The interviewee, his sister and brother

This photograph was taken in Yanovichi in 1929 not long before we left Liozno. Here it’s time to tell you about our life after departure.

When I was 6 years old (in 1930), we moved to the city of Liozno. Liozno was a regional center and a large railway junction. There my father was offered to work at a supplying center. But parents also had an idea to give their children opportunity to study somewhere. Probably, it was not so pleasant for sisters of my father (by that time they were no more young) that he left parents: they got used to the fact that my father and Mum took care of their parents. By the way, one of my father's sisters Sifra and her husband lived in Liozno. By the moment of our leaving for Liozno we were already a family of 6.

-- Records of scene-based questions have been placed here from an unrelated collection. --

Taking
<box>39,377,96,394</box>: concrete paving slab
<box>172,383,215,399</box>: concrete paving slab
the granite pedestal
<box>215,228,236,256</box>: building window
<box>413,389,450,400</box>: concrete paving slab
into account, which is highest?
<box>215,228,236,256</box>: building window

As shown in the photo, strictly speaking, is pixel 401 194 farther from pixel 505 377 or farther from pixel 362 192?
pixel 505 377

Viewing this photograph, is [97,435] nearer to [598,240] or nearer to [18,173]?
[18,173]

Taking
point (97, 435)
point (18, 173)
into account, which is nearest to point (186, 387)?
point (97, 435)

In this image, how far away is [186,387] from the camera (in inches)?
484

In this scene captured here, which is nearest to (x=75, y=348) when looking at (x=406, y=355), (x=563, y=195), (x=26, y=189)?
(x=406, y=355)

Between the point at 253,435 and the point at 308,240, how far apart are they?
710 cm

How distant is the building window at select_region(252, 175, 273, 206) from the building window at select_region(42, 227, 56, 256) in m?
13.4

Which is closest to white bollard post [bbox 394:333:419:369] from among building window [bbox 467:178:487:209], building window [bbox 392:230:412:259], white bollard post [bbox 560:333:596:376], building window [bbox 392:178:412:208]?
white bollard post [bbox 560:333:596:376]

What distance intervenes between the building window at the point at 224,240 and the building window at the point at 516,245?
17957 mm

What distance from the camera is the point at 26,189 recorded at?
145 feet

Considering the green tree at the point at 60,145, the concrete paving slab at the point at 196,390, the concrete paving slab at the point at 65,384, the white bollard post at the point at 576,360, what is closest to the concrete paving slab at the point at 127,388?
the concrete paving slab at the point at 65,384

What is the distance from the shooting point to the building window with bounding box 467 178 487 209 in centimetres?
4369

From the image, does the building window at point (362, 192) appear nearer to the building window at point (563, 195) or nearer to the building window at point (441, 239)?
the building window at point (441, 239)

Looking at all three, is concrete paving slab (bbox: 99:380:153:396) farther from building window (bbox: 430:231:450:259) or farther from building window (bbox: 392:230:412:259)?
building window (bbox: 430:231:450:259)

After Yanovichi Liozno seemed to us almost Paris. All the streets were paved - this fact shocked me. At first we had no place for living. But later aunt Sifra and her family moved to Leningrad, and we lodged in her house. Her house was small and not very comfortable, therefore father dreamed to move to more suitable lodging. Soon we managed to buy our own house. It was situated not in the most Jewish district of the city, our neighbors were mainly Russians. Parents were always in good relations with neighbors: as they say, they did not argue about borders, but inter nos they spoke about neighbors not always respectfully.

Our house was not very big (we had not enough money for a bigger one), but for us it was cozy and quiet. There was stove heating and no water supply. Electricity supply appeared much later.

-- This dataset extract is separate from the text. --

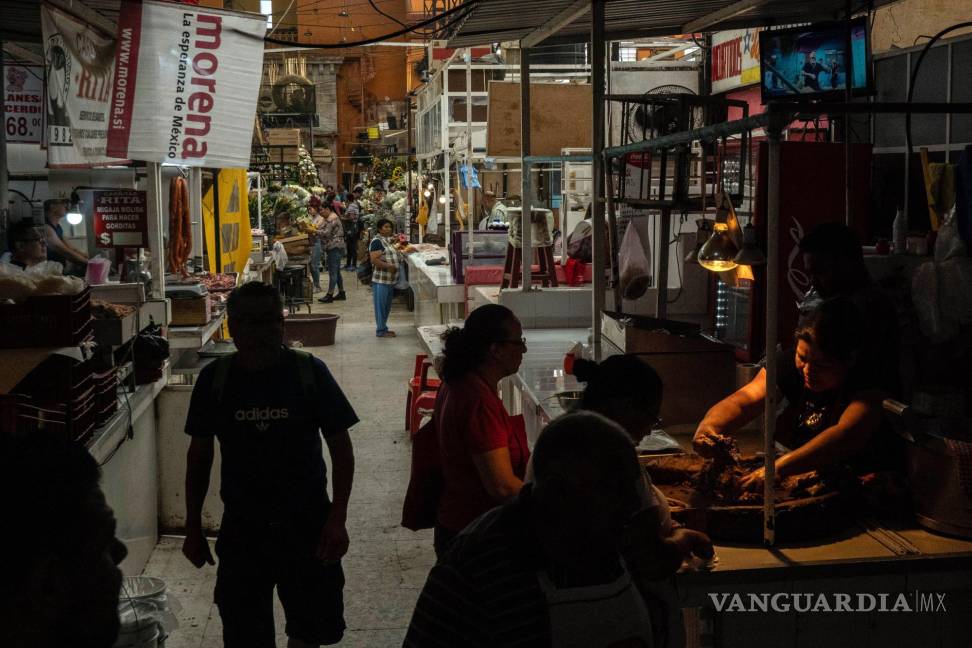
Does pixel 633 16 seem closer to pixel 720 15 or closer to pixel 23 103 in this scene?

We had a large vegetable garden, a cow and hens. Later we even bought a pig, but only to plump it for sale (at home we never ate pork). When I grew up, it came to my mind that probably parents bought a pig to show the neighbors that they were not very religious Jews. You see, by that time Soviet authority already started struggle against religion, and it was possible to expect troubles.

When my younger brother grew up a little, Mum started working as a saleswoman in a food store. We all kept the house together. Each of us (children) had a certain task about the house, and I don't remember that some of us failed to fulfill it.

Two or three of father’s cousins lived in Liozno. We made friends with their children.

At home we had a lot of religious books and not many books of other kind. Most often books were brought home by my sister, who studied at a Belarus school. Her books were in Belarussian language. Later I started borrowing books at our school library.

Among us my sister was the most sociable and active. My elder brother was very clever and capable, he had pronounced aptitude for engineering. I also was not a fool, but very silent, therefore some people thought that I was unsociable. When Mum went to Torgsin stores to sell something, she took me with her, because she was sure that I would tell nobody about it. By the way, Mum never went to Torgsin stores in our city, we always went to the neighboring one. That was the way I went by train for the first time in my life. And by car I went for the first time very late in my life: probably already in the army. By the way, if we speak about technical achievements, I'd like to tell you that in our class only one boy had watches. Almost all teachers asked him 'What time is it now?' They had no watches.

In 1933 in Ukraine people were starving. We got to know about it, because in our city there appeared refugees from Ukraine, extremely famished. At our city it was a little bit better, but we had food card. People stood in lines to buy bread, and the ration decreased day by day. If we had no vegetable garden, we would not survive. We had to buy hay for our cow, and it was also not easy, because only a few owners sold it: every person keeping a cow wanted to keep hay.